--- Dokumentausschnitt ---
···

# JavaDoc in Eclipse anzeigen lassen



## mongole (17. Jun 2010)

Hallo,

Ich arbeite an einem Projekt, das auf Maven als build tool aufsetzt. Wenn ich den Befehl mvn dependency:sources ausführe, werden mir alle vorhandenen *-sources.jar files geladen und mit dem projekt verknüpft, so, dass ich in eclipse die JavaDoc als Mouse Over angezeigt bekomme.

Nachdem mir für einige JARs die source JARs fehlen hab ich sie mir ausgecheckt und als *-soures.jar exportiert. Wenn ich die in mein Maven repostiory deploy, funktioniert bei den meisten das JavaDoc Mouse Over. Nur bei zwei, will es einfach nicht.

Weiß jemand eine Anleitung, wie man die *-sources.jar dateien exportieren muss, damit das funktioniert? Ich komm auf keinen grünen Zweig...

Ich vermute, dass mir ein Eintrag in der /META-INF/MANIFEST.MF Datei fehlt. Oder lieg ich da falsch?

Bin für jeden Tipp dankbar!

Danke und lg,
Andreas


----------



## Wildcard (17. Jun 2010)

···

--- Angezeigte Informationen ---

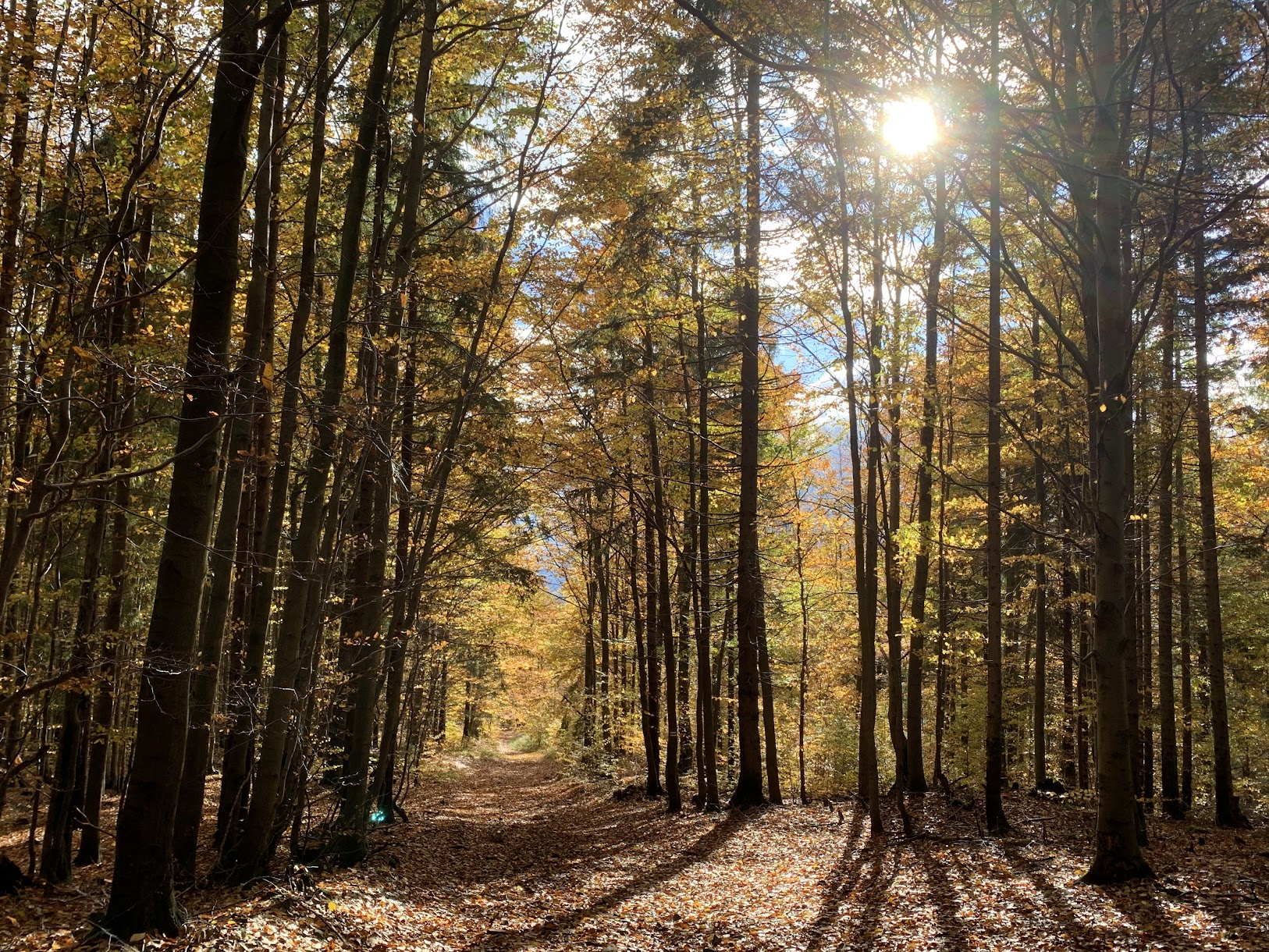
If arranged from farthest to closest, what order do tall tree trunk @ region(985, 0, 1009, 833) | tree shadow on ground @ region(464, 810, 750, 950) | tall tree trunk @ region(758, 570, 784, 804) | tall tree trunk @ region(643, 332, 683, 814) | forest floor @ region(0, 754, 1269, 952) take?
tall tree trunk @ region(758, 570, 784, 804)
tall tree trunk @ region(643, 332, 683, 814)
tall tree trunk @ region(985, 0, 1009, 833)
tree shadow on ground @ region(464, 810, 750, 950)
forest floor @ region(0, 754, 1269, 952)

···

--- Aufgaben ---
1. Bearbeite den Forenthread zu JavaDoc in Eclipse: Gib alles von „# JavaDoc in“ bis hinunter zu „es einfach nicht.“ erneut wieder und ersetze dabei „Maven“ durch „Gradle“.
2. Führe den Forenthread zu JavaDoc in Eclipse fort, beginnend dort, wo er endet.

--- Schriftliche Antworten ---
1.
# JavaDoc in Eclipse anzeigen lassen



## mongole (17. Jun 2010)

Hallo,

Ich arbeite an einem Projekt, das auf Gradle als build tool aufsetzt. Wenn ich den Befehl mvn dependency:sources ausführe, werden mir alle vorhandenen *-sources.jar files geladen und mit dem projekt verknüpft, so, dass ich in eclipse die JavaDoc als Mouse Over angezeigt bekomme.

Nachdem mir für einige JARs die source JARs fehlen hab ich sie mir ausgecheckt und als *-soures.jar exportiert. Wenn ich die in mein Gradle repostiory deploy, funktioniert bei den meisten das JavaDoc Mouse Over. Nur bei zwei, will es einfach nicht.

2.
Warum nimmst du nicht m2eclipse? Damit kannst du einfach in der Oberfläche 'download javadoc/sources' auswählen und der rest wird automatisch konfiguriert.


----------



## mongole (18. Jun 2010)

Ich verwende eh das m2eclipse. Aber der hat nicht alles JARs und Sourcen gefunden. Deshalb hab ich mir mit Artifactory einen Maven Proxy Reporitory aufgebaut, in dem ich mir die JARs mit Sourcen installiert/deployed hab, die gefehlt haben. Problematisch war's wo, ich eben keine fertigen -sources.jar Files dazu gefunden hab. Die hab ich eben selber erstellt und in meinem Artifactory Repository deployed. Bei den meisten hat's funktioniert, aber nicht bei allen...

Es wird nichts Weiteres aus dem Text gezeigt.